By Caroline Campbell
Thirty minutes north of Edmonton at my friend’s daughters’ country school, a sign hangs on the door prohibiting horse hair in the building. Tree nuts in any shape or form are ok, but horse owners need to lint-brush their children from eyebrows to toenails before they leave the house. When I lived in the city, I found this hilarious. “Really?” I would tease, “Your school is a horse-hair free zone? You know you live in the boonies when…” Now I live in the boonies and also happen to work in a school where, thanks to shedding season, I have been sneezing more than ever this year. In retrospect, my city-girl arrogance wasn’t very funny after all. Achoo.
I was raised on a small farm on the outskirts of a quaint little town about an hour east of Vancouver, so it isn’t as if I am completely ignorant when it comes to rural culture. For example, I was a 4-H kid growing up: beef, dairy and horse. I had pet cows that I adored which, incidentally, we later ate (a joke I would tell my city friends which they found about as funny as breaking a heel on their designer shoe while running for the LRT in rush hour).
For years of my life, situations like this would unfold: I would be out with city friends at a trendy restaurant, in our trendy clothes, talking about trendy subjects while drinking trendy wine, when the topic of our childhoods would arise.

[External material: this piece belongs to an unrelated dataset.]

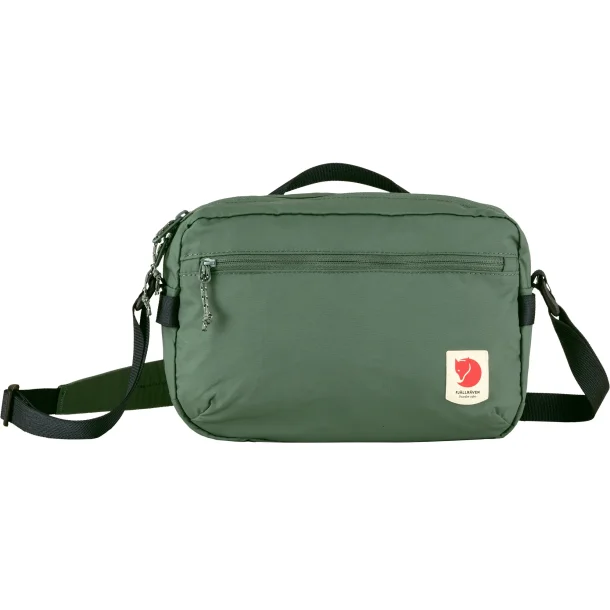 Fjllrven High Coast Crossbody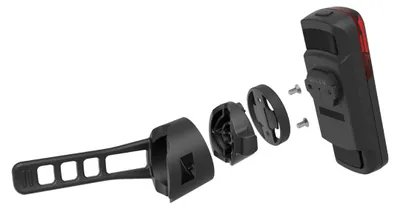 Image de 1 Gardia Mount Pack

Someone would mention something like gymnastics or basketball and at my turn, I would mention showing cattle. This would immediately result in an awkward silence while we sipped our drinks and shifted our eyes away from one another. Head, Heart, Health and Hands, forever ingrained deep in my temporal lobe.

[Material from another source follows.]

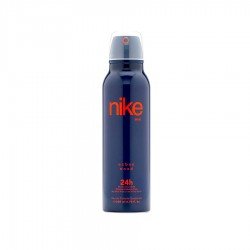 Nike Urban Wood Men Deodorant Spray 24H 200ml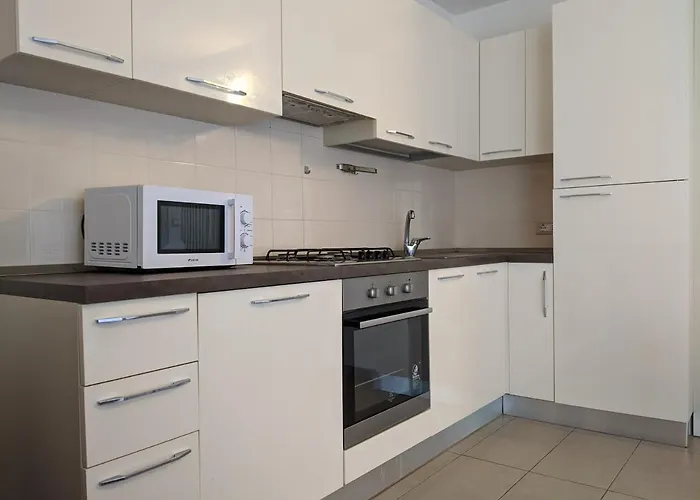 Residence Fiorita Cesenatico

After nearly 15 years of urban living, I have moved back to a town of 5000 people and am submerged in small town culture once again. I get it. I love it. I never want to leave.
There are some things, though, to which I have had to re-adjust.

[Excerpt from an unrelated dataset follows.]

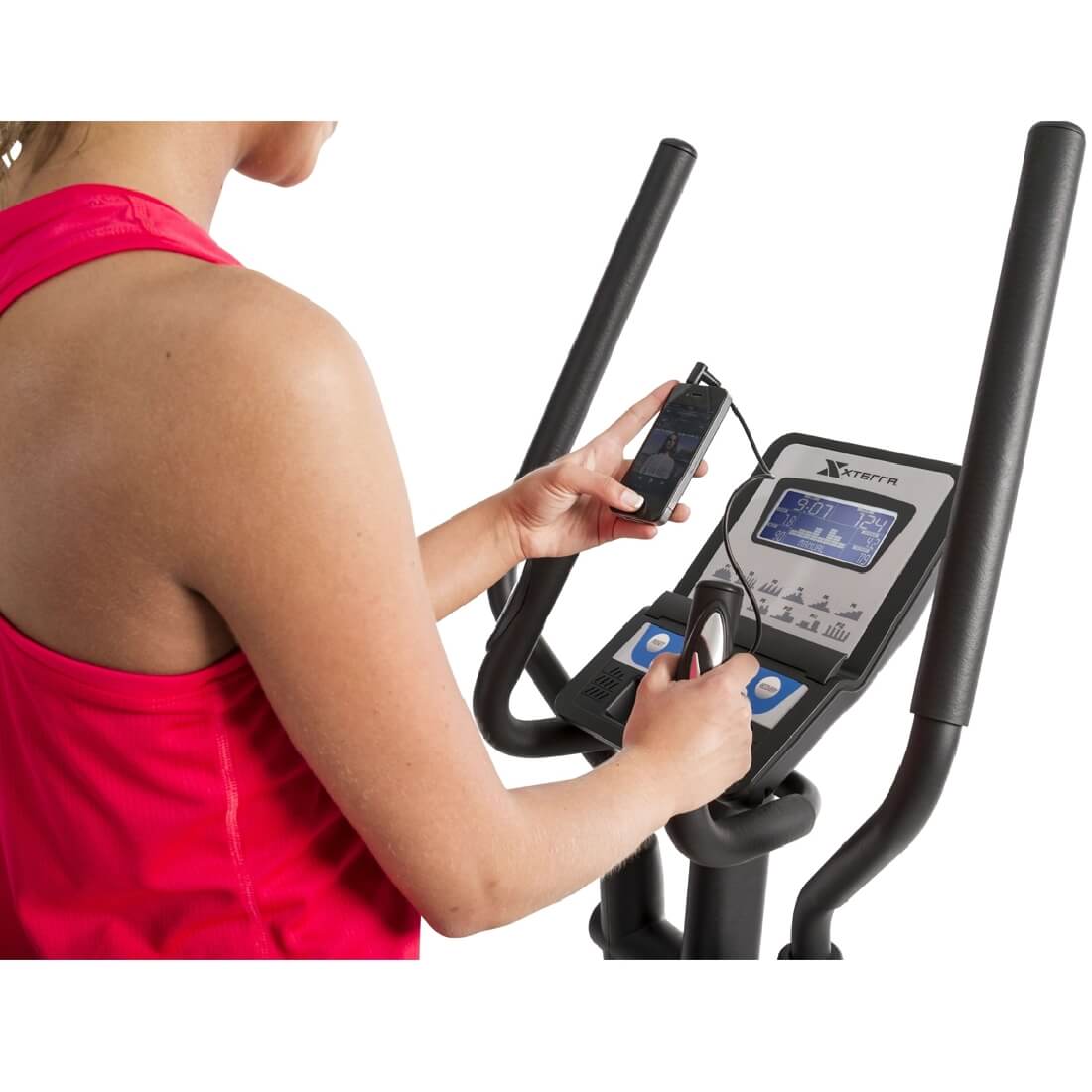 Xterra FS3.0 Elliptical Cross Trainer -Rental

I often forget that there are no grocery stores open late in town, and even though the drug store says “open late” with a moon on the sign, it isn’t really, unless you consider 9 p.m. late. Inevitably, once a week I buy milk and a bag of coffee from the Husky station because I have missed the grocery store. Wait, why am I trying to sound more organized than I am? It’s often not just milk and coffee; it’s also dog food, bread and a box of cookies for school lunches. Five minutes later and $37 closer to the poverty line, I leave the gas station convenience store with two bags of essentials.
According to the 2011 census, there were over 600,000 rural dwellers in our province. I often wonder why there aren’t more. I am no expert on where the perfect place is to raise a family, although I do know that in nearly two years our family has experienced so much of our province, things that in the preceding years we hadn’t even thought of doing. We have skied amazing hills, camped in beautiful and isolated places, slid down mud slides into river water, and driven down miles of dirt roads lacing through picture-perfect fields of yellow and purple. Regularly in the evenings we bring blankets onto our trampoline and watch streamers of pink and green wave and parade for us in the night sky, undisturbed by city lights.
I am a reformed city mom now. I see the irony so clearly: while I was busy insisting that I wasn’t going to shelter my children, while poking fun of my friend and her horse-hair free school, while running away from my own country roots, I was actually depriving my kids of the adventure and exploration I wished for them. I was entirely convinced that urban exposure was keeping my kids from living under a rock, yet here in the boonies we have found freedom and adventure, and made a connection with nature that we previously never had.
Small town, rural living — just can’t beat it, for all the marvelous gifts it has given us.